FORT KENT, Maine — Walk into any business in the St. John Valley and there’s a better than average chance at least part of any given conversation is conducted en francais.
Area language advocates hope today — and every Wednesday — those conversations are 100 percent French seulement.
The combination of the area’s immediate proximity to bilingual New Brunswick coupled with French being the native tongue to the area’s European settlers has helped keep the language alive.
Alive, but according to at least one French-language proponent, in desperate need of life support.
“There’s a big awareness of a lot of people who speak French and then shift midsentence to English,” said Ross Paradis, president of Le Club Francais. “People keep telling me we need to speak more French.”
Bringing the language of their Acadian and French-Canadian heritage back into mainstream culture is a big part of the club’s mandate.
For more than a decade Le Club Francais members have worked supporting an environment that promotes the French language in everyday life for all ages.
“Many people here bemoan the fact young people here don’t speak French,” Paradis said. “We want to encourage people to speak French to the kids then they can go on and carry the ball.”
Business breakfasts, school functions, presentations, films, gallery events and cultural festivals have all been past targets of the club’s language crusade.
Due in large part to the members’ efforts, Paradis says there has been a resurgence in residents’ interest in using French in their day-to-day activities.
For Paradis, a retired educator and former member of the Maine Legislature, the language issue is personal.
Raised in a French-speaking home, he recalls the days in which young people who spoke only French were forced to speak English in the schools.

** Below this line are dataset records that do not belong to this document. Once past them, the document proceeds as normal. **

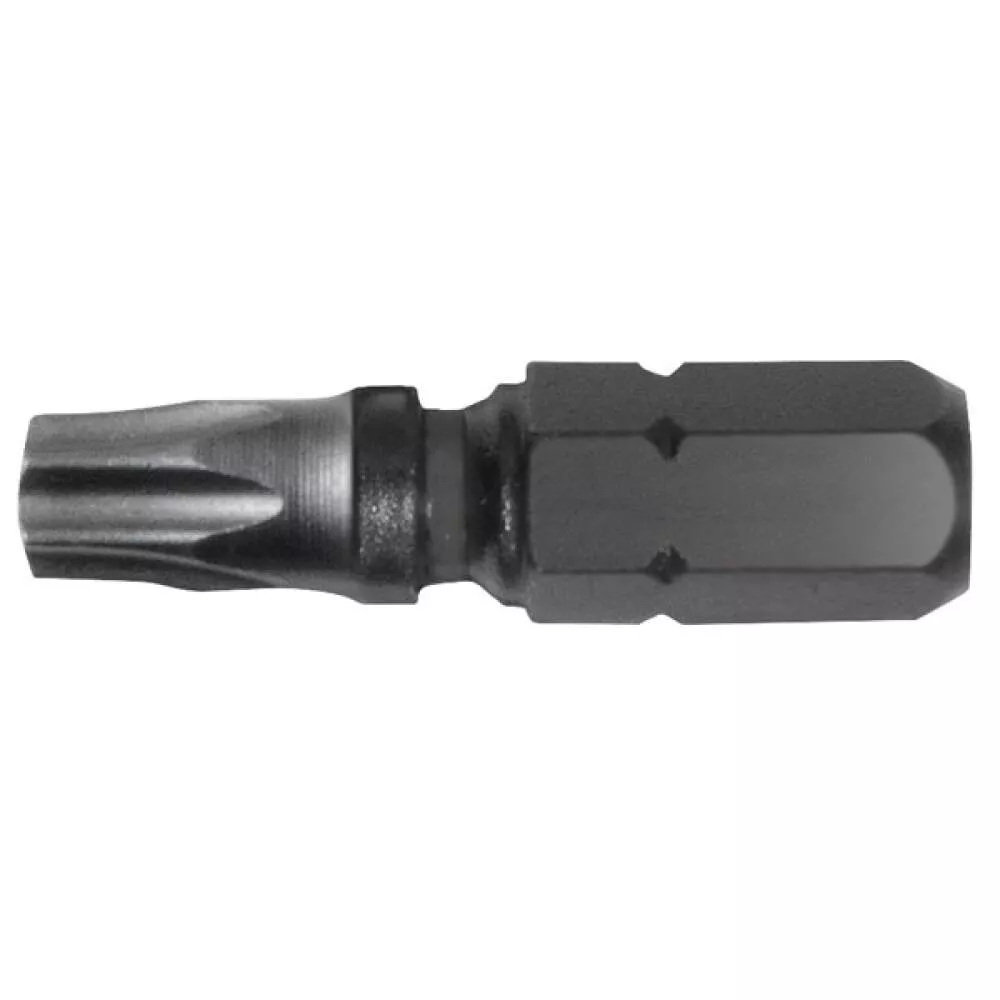 C.K Blue Steel Impact Screwdriver Bit 25mm TX05
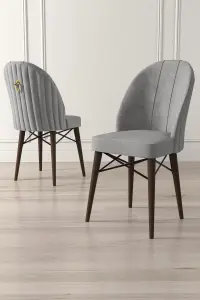 Jídelní židle RITIM (set 4 ks) ASIRGROUP (foto 983)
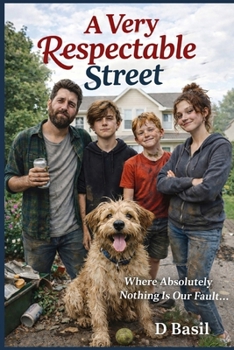 A Very Respectable Street: Where Absolutely Nothing is our Fault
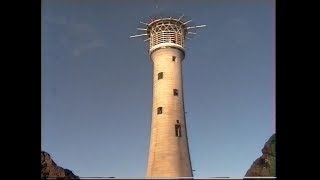 life inside a lighthouse A Lighthouse Keepers Story 1994 [upl. by Winni]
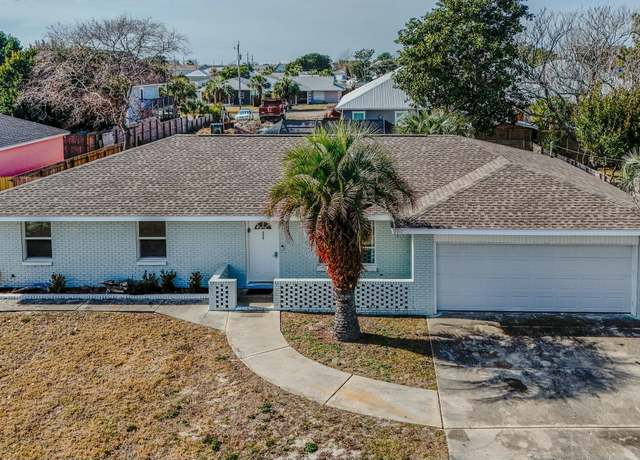 Property at 339 Kelly St, Panama City Beach, FL 32413, 4 beds, 2 baths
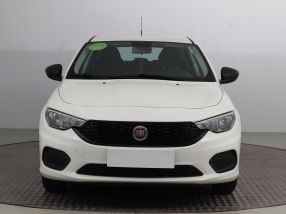 Fiat Tipo - 2017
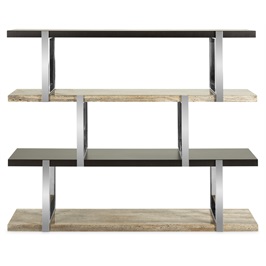 4 Shelves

“The schools did a great disservice for years,” Paradis said. “Now they have learned you don’t have to sacrifice one language to learn another.”
In the latest move to bring French to the forefront, Paradis hopes breakfast groups at local restaurants, students at all levels in the public schools, and people in the their homes join in and confine their words to French today.
The club also has started a French merit award for young people recognizing youth in the area who use French in their daily lives.
Paradis spent hours this week visiting local businesses to encourage owners and managers to use French and put up conspicuous signs indicating their willingness to participate.
At Roy Auto Parts–NAPA in Fort Kent, owner Louis Roy said he’d not yet heard of the movement, but thought it was a good idea.
“We’ll probably give it a try,” he said.
As it is, Roy indicated close to 50 percent of what goes on in his shop is in French already.
“We do a lot of business with the Canadian customers,” Roy said. “Plus there are a number of residents from here who speak French.”
Though Roy’s parents spoke French at home, he admits his own skills were pretty rusty until he began working at the auto parts store.
“I had to learn pretty quick,” he said.
Downriver about 50 miles in Van Buren, Chanel Bouchard, owner of Chanel’s Service, is a business owner who is happy to take part in a French-only day.
“I think it’s a super idea,” Bouchard said. “I do know I have at least one customer who speaks only English but it’s worth a try to at least start out speaking French.”
Like Roy, Bouchard sees a number of French-speaking Canadians in his shop.
“I’m all for using French,” Bouchard said. “The kids tell me they will never use it, but I tell them, ‘never say never.’”
In fact, Paradis points out the benefits of being bilingual are numerous.
Knowing two languages, he says, can help in securing good jobs and make world travel more accessible.
“One way to raise your IQ is to learn a second language,” Paradis said.
Le Club Francais members intend every Wednesday to be French-only until their ultimate goal is met.
“We need a day to focus on the French,” Paradis said. “Until we don’t need just one day because people are speaking French all the time.”